------ Selected text

Patent Application
20170234499
The present invention relates to a light module for reception in a headlamp of a vehicle, at least comprising one light unit for the emission of light and comprising a carrier frame in which the light unit is held in the headlamp and wherein at least one adjustment unit is provided, by means of which the light unit can be moved in the headlamp around at least one adjusting axis.
Known headlamps for vehicles have light modules which are movably held in the headlamp housing, and the movement of the light module in the headlamp housing is often executed in a highly dynamic manner. With regard to the swiveling of the light module in the headlamp for the generation/dynamization of, for example, bend lighting, a dazzle-free high beam or a marker light, actuators and gears are driven, which need to comply with the respective specific requirements. In addition to a long service life, the requirements include high torque, high movement speed, high angular accuracy, and a correspondingly high resolution. Often, the mass and torques requirements in combination with the angle resolution requirements are so high, that complicated actuator and gear tuning is required. Furthermore, translatory drive units are mainly being used, which first need to be converted into a rotatory movement of the light module usable by means of gear or lever movements.
The light unit can for example be moved around a first, horizontal adjustment unit in the carrier frame. By this means, e.g., a dazzle-free high beam can be adjusted or the cut-off line of a low beam can be set, e.g. depending on the inclination angle of the vehicle. The carrier frame with the light unit can be swiveled around a further, e.g. vertically arranged adjustment axis in the headlamp housing, e.g. to fulfill a bend lighting function. Particularly due to the need for at least two adjustment units, the motor-gear-units are often very complex and they take up a large amount of installation space, which is often not available in a headlamp housing. Particularly in cases in which the first adjustment unit for the swiveling of the light unit in a horizontal axis swivels along with the carrier frame when the carrier frame is swiveled with the light unit and the first adjustment unit around a vertical axis in the headlamp housing, the first adjustment unit takes up much swivel space when the light unit is swiveled around the horizontal axis. This needs to be provided in the housing of the headlamp in an elaborate manner.

------------

- Objective
Reproduce the stretch of the headlamp patent text from "Patent Application" through "one adjusting axis.", word for word. The records that follow come from a separate source unrelated to the headlamp patent text.

------ Given records

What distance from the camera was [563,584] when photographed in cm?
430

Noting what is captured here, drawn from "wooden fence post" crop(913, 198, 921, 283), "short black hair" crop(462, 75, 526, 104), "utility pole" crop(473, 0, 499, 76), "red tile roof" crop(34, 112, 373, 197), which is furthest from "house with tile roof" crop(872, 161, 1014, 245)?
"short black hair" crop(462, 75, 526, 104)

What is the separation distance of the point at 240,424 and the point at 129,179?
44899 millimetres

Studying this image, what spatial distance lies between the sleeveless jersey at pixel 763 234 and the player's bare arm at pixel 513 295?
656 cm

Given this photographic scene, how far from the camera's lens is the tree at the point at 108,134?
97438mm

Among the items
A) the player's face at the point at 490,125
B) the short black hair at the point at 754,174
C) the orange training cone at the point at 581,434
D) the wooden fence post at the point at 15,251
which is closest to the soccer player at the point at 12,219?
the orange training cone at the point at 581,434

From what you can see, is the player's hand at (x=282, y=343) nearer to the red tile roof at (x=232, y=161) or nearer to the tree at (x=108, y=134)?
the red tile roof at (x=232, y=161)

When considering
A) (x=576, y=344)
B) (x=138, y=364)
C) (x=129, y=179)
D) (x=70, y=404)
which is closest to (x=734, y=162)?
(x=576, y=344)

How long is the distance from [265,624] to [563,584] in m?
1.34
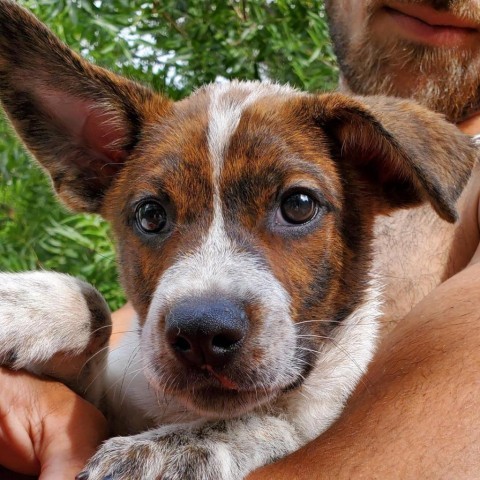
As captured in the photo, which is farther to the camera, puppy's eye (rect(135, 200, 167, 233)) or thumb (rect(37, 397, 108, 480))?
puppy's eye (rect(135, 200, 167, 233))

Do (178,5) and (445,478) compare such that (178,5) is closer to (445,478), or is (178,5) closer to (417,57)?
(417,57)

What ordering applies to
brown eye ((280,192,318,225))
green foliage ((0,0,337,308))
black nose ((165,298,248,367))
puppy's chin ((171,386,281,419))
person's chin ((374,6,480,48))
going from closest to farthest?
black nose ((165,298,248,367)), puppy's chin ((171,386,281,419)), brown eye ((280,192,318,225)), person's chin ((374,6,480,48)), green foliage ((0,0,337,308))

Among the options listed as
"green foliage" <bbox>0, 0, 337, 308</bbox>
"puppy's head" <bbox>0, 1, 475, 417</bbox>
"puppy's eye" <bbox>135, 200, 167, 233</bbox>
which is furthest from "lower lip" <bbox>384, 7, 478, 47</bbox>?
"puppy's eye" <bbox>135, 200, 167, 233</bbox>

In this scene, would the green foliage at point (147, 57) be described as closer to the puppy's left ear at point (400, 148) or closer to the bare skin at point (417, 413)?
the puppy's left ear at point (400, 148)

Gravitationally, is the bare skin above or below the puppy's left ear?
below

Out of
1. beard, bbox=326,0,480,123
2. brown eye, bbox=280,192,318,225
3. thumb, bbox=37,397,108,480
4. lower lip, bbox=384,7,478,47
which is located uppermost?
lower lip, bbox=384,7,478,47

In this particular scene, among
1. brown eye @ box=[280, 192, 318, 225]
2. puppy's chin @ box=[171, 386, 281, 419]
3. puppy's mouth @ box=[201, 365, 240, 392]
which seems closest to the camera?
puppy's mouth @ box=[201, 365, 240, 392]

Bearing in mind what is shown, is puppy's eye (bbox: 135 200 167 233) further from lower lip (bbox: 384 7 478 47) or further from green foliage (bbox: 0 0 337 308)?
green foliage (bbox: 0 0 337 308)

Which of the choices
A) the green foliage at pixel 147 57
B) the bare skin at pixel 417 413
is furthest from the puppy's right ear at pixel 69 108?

------------

- Reply
Patent Application
20170234499
The present invention relates to a light module for reception in a headlamp of a vehicle, at least comprising one light unit for the emission of light and comprising a carrier frame in which the light unit is held in the headlamp and wherein at least one adjustment unit is provided, by means of which the light unit can be moved in the headlamp around at least one adjusting axis.